Gigastorage to appeal to Taiwan Supreme Court against IPC ruling in favor of Phillips

2017-08-03

Taiwan-based PV wafer maker Gigastorage has decided to appeal to Taiwan's Supreme Court against a recent ruling issued by Taiwan's Intellectual Property Court (IPC) to have the company pay electronics giant Royal Philips NV NT$1.05 billion (US$30 million) over a patent infringement lawsuit filed in 2015, significantly increasing an initial award of only NT$10.5 million set in an earlier ruling.

Gigastorage chairman Jimmy Chen announced the decision at an investors conference held July 28, one month after the IPC handed down its amended ruling on the lawsuit. In the judgment, Gigastorage was acquitted of DVD-R encoding patent infringement charges filed by Philips, but was ordered to return an improper gain of US$0.06 for each DVD-R disc sold by Gigastorage.

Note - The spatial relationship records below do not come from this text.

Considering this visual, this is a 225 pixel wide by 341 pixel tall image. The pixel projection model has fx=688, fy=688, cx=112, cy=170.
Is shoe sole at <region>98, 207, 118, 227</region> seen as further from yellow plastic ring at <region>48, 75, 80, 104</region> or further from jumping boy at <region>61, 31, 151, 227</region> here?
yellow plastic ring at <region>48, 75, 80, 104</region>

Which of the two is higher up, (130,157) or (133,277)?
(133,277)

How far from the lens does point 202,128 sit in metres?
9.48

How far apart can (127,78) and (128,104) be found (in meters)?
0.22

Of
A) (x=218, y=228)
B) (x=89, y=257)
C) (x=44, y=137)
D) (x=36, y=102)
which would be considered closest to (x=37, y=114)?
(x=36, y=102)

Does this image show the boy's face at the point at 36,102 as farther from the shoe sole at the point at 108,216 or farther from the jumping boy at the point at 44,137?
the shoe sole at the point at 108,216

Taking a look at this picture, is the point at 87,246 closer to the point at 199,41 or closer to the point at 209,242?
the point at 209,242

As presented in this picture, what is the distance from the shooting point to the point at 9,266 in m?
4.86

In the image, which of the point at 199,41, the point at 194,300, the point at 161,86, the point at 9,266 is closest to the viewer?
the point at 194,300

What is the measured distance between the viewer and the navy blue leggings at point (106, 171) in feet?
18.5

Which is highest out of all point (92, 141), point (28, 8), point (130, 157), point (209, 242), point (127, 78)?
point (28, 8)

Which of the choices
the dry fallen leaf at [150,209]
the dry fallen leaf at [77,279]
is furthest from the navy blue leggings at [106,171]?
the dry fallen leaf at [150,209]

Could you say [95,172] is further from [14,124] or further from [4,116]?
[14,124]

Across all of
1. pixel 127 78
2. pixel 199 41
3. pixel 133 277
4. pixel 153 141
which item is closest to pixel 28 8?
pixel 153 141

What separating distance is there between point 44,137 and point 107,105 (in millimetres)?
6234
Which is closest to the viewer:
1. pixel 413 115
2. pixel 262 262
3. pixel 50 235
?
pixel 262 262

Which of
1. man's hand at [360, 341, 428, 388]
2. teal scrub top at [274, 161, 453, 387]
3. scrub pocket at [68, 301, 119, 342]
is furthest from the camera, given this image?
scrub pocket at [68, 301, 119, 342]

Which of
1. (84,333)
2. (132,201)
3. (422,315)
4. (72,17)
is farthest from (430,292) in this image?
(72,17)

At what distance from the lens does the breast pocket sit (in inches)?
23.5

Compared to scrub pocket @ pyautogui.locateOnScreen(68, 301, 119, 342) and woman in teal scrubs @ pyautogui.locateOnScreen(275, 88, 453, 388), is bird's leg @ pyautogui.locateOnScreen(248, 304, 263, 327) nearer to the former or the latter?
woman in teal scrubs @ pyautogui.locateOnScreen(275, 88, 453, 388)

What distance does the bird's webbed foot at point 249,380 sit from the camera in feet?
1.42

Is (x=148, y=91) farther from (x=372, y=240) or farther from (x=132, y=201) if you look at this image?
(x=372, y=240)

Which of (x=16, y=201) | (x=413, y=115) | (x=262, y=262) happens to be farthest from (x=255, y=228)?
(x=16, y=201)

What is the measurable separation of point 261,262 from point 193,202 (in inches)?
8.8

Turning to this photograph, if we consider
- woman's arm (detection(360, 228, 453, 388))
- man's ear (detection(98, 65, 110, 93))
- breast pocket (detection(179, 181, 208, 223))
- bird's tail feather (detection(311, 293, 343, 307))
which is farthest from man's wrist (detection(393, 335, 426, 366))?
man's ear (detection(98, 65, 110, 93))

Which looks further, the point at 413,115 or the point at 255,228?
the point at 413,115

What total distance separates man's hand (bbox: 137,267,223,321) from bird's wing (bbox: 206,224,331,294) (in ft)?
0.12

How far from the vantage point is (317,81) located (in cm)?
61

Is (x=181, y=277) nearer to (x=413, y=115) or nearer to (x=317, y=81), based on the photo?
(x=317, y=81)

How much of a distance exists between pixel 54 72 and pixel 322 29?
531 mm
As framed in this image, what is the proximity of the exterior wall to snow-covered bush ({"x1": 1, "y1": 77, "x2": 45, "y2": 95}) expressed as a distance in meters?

Chen said that the ruling was far from justifiable or acceptable, stressing that his company will fight to safeguard the dignity and efforts of Taiwan-based makers in protecting intellectual property rights and dampening reckless infringement charges filed by overseas companies.

Erroneous ruling may trigger patent extortion by foreign brands

Chen lashed out at the IPC judges in the second ruling for having little idea about issue, stressing that it is the DVD-R disc encoder, not the blank disc, that executes the encoding function, thus leading to the erroneous ruling. He lamented that the IPC ruling would encourage international brands to come to Taiwan to extort payments over patents.

Chen continued that his company turned out blank DVD-R discs which having nothing to do with the encoding technology patent as claimed by Philips. Actually, Philips failed to explain away doubts raised by Gigastorage about what constituted the "patent" of the encoding technology, and was forced to change the patent "content" whenever questioned, according to Chen.

At the conference, Hsieh Chin-yuan, a company director, also noted that Philips filed a similar lawsuit against Gigastorage with a court in Italy more than 10 years ago, but the court ruled in 2005 in favor of Gigastorage. Philips patent rights over DVD-R encoding technology were about to expire 10 years later in Taiwan, prompting the company to file a patent infringement charge with the IPC against Gigastorage in 2015.